GW's Africana Studies Program promotes an interdepartmental, interdisciplinary course of study examining the diverse histories, cultures, politics and people of the African diaspora. Regional coverage includes the United States, Africa, the Caribbean, Latin America, Europe, and the Middle East. Students in the program are introduced to methodology from core areas of the humanities and social sciences to develop skills in comparative, cross-cultural analysis and research. A student’s course of study might range from a study of Caribbean cultures, the literature of Black America, the historical evolution of African independence movements, the sociology of power and equality in the United States, to an anthropological approach to the transatlantic slave trade.
Related Majors, Minors, and Concentrations
Students from across the university pick Africana studies as a major or minor. Africana Studies students' related fields of study include in art history, English, history, biology, political science and sociology.
What can I expect to learn in the Africana Studies program at GW?
The program’s geographical scope will help prepare students to meet the challenges of an increasingly global world. These challenges include rethinking our former ideas of race, gender and national identity. At the same time, Africana Studies remains equally committed to investigating these questions within a U.S. context. The disciplinary breadth of the program will equip students with a strong academic foundation for graduate studies in the humanities and social sciences. Africana Studies students have chosen advanced study in fields such as public policy, international affairs, history, education, literature, communication, law, and ethnic studies.
What is the Africana Studies community like at GW?

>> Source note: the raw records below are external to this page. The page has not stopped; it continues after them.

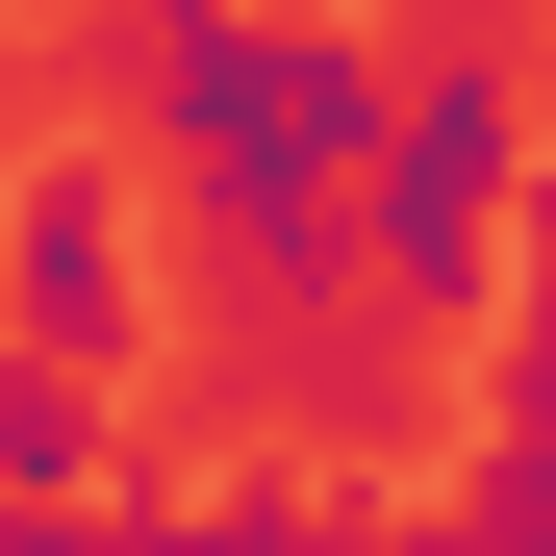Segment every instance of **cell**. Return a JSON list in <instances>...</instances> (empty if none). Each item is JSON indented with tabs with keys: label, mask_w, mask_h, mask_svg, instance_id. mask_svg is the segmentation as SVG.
<instances>
[{
	"label": "cell",
	"mask_w": 556,
	"mask_h": 556,
	"mask_svg": "<svg viewBox=\"0 0 556 556\" xmlns=\"http://www.w3.org/2000/svg\"><path fill=\"white\" fill-rule=\"evenodd\" d=\"M329 556H556V481H506V506H329Z\"/></svg>",
	"instance_id": "cell-6"
},
{
	"label": "cell",
	"mask_w": 556,
	"mask_h": 556,
	"mask_svg": "<svg viewBox=\"0 0 556 556\" xmlns=\"http://www.w3.org/2000/svg\"><path fill=\"white\" fill-rule=\"evenodd\" d=\"M506 481H556V177H531V278H506Z\"/></svg>",
	"instance_id": "cell-5"
},
{
	"label": "cell",
	"mask_w": 556,
	"mask_h": 556,
	"mask_svg": "<svg viewBox=\"0 0 556 556\" xmlns=\"http://www.w3.org/2000/svg\"><path fill=\"white\" fill-rule=\"evenodd\" d=\"M0 481H26V506H102L127 481V455H102V354H26V329H0Z\"/></svg>",
	"instance_id": "cell-4"
},
{
	"label": "cell",
	"mask_w": 556,
	"mask_h": 556,
	"mask_svg": "<svg viewBox=\"0 0 556 556\" xmlns=\"http://www.w3.org/2000/svg\"><path fill=\"white\" fill-rule=\"evenodd\" d=\"M0 329L26 354H102V380H152V203H127V152H26L0 177Z\"/></svg>",
	"instance_id": "cell-3"
},
{
	"label": "cell",
	"mask_w": 556,
	"mask_h": 556,
	"mask_svg": "<svg viewBox=\"0 0 556 556\" xmlns=\"http://www.w3.org/2000/svg\"><path fill=\"white\" fill-rule=\"evenodd\" d=\"M127 127L203 177V253L253 278L278 354L380 304V278H354V177L405 127V51H354L329 0H127Z\"/></svg>",
	"instance_id": "cell-1"
},
{
	"label": "cell",
	"mask_w": 556,
	"mask_h": 556,
	"mask_svg": "<svg viewBox=\"0 0 556 556\" xmlns=\"http://www.w3.org/2000/svg\"><path fill=\"white\" fill-rule=\"evenodd\" d=\"M354 278H380V329H506L531 278V76H506V0L455 51H405V127L354 177Z\"/></svg>",
	"instance_id": "cell-2"
}]
</instances>
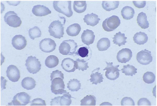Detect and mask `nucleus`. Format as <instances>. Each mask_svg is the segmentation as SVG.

It is a community of scholars devoted to an understanding of the experiences of African descended-populations in the United States, Africa and other areas of the African Diaspora. Our unique setting in the historically rich and internationally vibrant city of Washington, D.C., allows for a living program which strives to connect the classroom to the larger community and its resources: museums, embassies, and the many important historical landmarks, such as the Frederick Douglass home in Anacostia.
What can I do in the Africana Studies field?
The Africana studies program prepares students from different fields and with various majors for graduate studies in the humanities and social sciences: in education, communications, public health, public policy, international affairs, social work, legal professions and the creative arts.